Tag Archives: collective ego

The Trumpian Ego at Work Again Today

The collective ego of our government faces another challenge today when the Trump administration asked the Supreme Court to release undisclosed sections of the Mueller report. The request for this release is lawfully valid. But,Trump now having taken over much of our legal system has asked the Supremes to protect the House from this information, apparently knowing there is “material” there that would be dangerous for the President.

I described this as a machination of our government’s collective ego, for it functions like any ego—it does not want to let us know things that are painful to know.  My ego has done a marvelous job of doing this for myself, allowing me to live in denial until very recent decades. And now I know why; for it is painful to have the long-denied “light of day” to penetrate one’s conscious awareness. Furthermore, this “secrecy” on this matter and others is imperative for Trump and his minions.  Otherwise, we might even learn more about his infamous decisions to walk into the dressing room of teen-age beauty queens, when they were in various stages of undress.  He later explained, “Well, I own this pageant. I have the freedom of doing this.” AND, the beauty pageant debauchery I anecdotally shared here is child’s play to what he and his minions are overtly hiding.

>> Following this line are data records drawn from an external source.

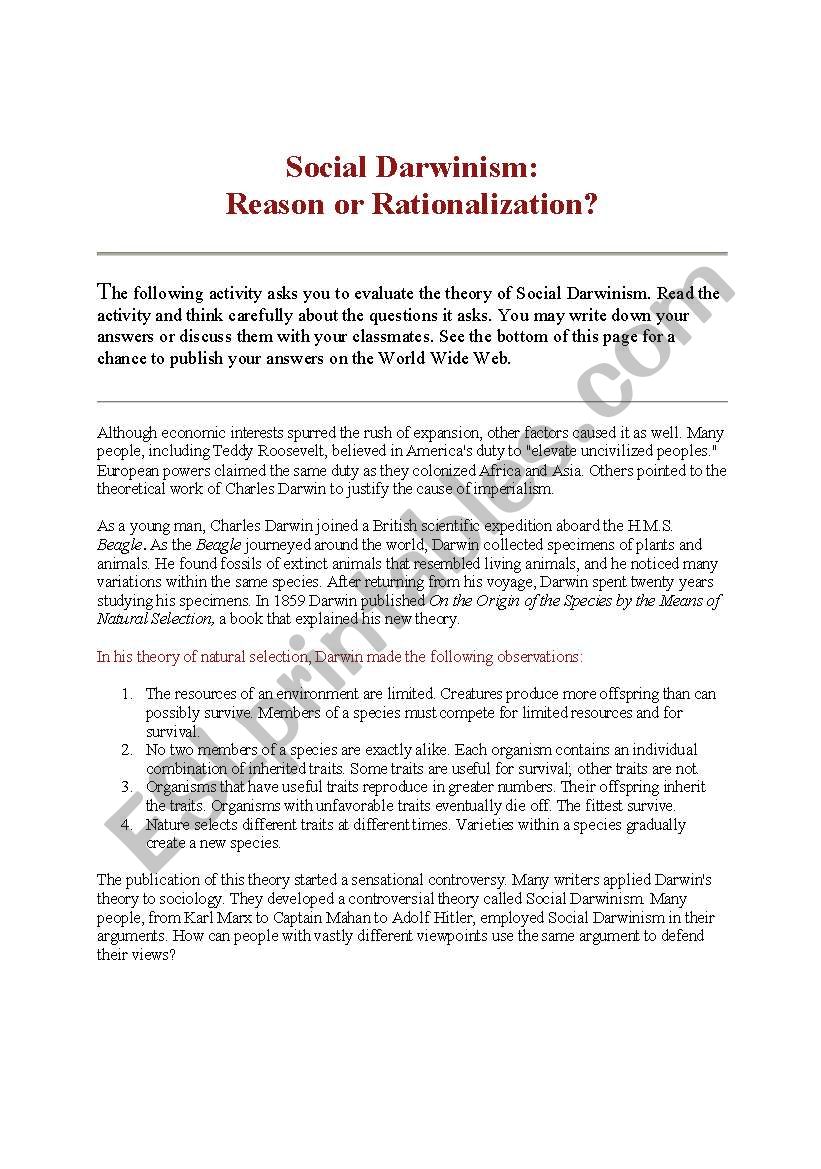 Social Darwinism:
Reason or Rationalization?

The following activity asks you to evaluate the theory of Social Darwinism. Read the activity and think carefully about the questions it asks. You may write down your answers or discuss them with your classmates. See the bottom of this page for a chance to publish your answers on the World Wide Web.

Although economic interests spurred the rush of expansion, other factors caused it as well. Many people, including Teddy Roosevelt, believed in America's duty to "elevate uncivilized peoples." European powers claimed the same duty as they colonized Africa and Asia. Others pointed to the theoretical work of Charles Darwin to justify the cause of imperialism.

As a young man, Charles Darwin joined a British scientific expedition aboard the H.M.S. Beagle. As the Beagle journeyed around the world, Darwin collected specimens of plants and animals. He found fossils of extinct animals that resembled living animals, and he noticed many variations within the same species. After returning from his voyage, Darwin spent twenty years studying his specimens. In 1859 Darwin published On the Origin of the Species by the Means of Natural Selection, a book that explained his new theory.

In his theory of natural selection, Darwin made the following observations:

1. The resources of an environment are limited. Creatures produce more offspring than can possibly survive. Members of a species must compete for limited resources and for survival.
2. No two members of a species are exactly alike. Each organism contains an individual combination of inherited traits. Some traits are useful for survival; other traits are not.
3. Organisms that have useful traits reproduce in greater numbers. Their offspring inherit the traits. Organisms with unfavorable traits eventually die off. The fittest survive.
4. Nature selects different traits at different times. Varieties within a species gradually create a new species.

The publication of this theory started a sensational controversy. Many writers applied Darwin's theory to sociology. They developed a controversial theory called Social Darwinism. Many people, from Karl Marx to Captain Mahan to Adolf Hitler, employed Social Darwinism in their arguments. How can people with vastly different viewpoints use the same argument to defend their views?

ESLprintables.com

See below for Washington Post’s for initial paragraphs of this story.

Trump administration asks Supreme Court to temporarily block Congress from seeing Mueller’s secret grand jury evidence
The U.S. Court of Appeals for the D.C. Circuit in March cleared the way for Congress to access certain secret evidence from special counsel Robert S. Mueller III’s investigation of Russian interference in the 2016 presidential election in one of a set of separation-of-powers lawsuits between House Democrats and the Trump administration.

Solicitor General Noel Francisco told the Supreme Court on Thursday that if it does not put the order on hold, the government will have to disclose those materials Monday, “which would irrevocably lift their secrecy and possibly frustrate the government’s ability to seek further review.”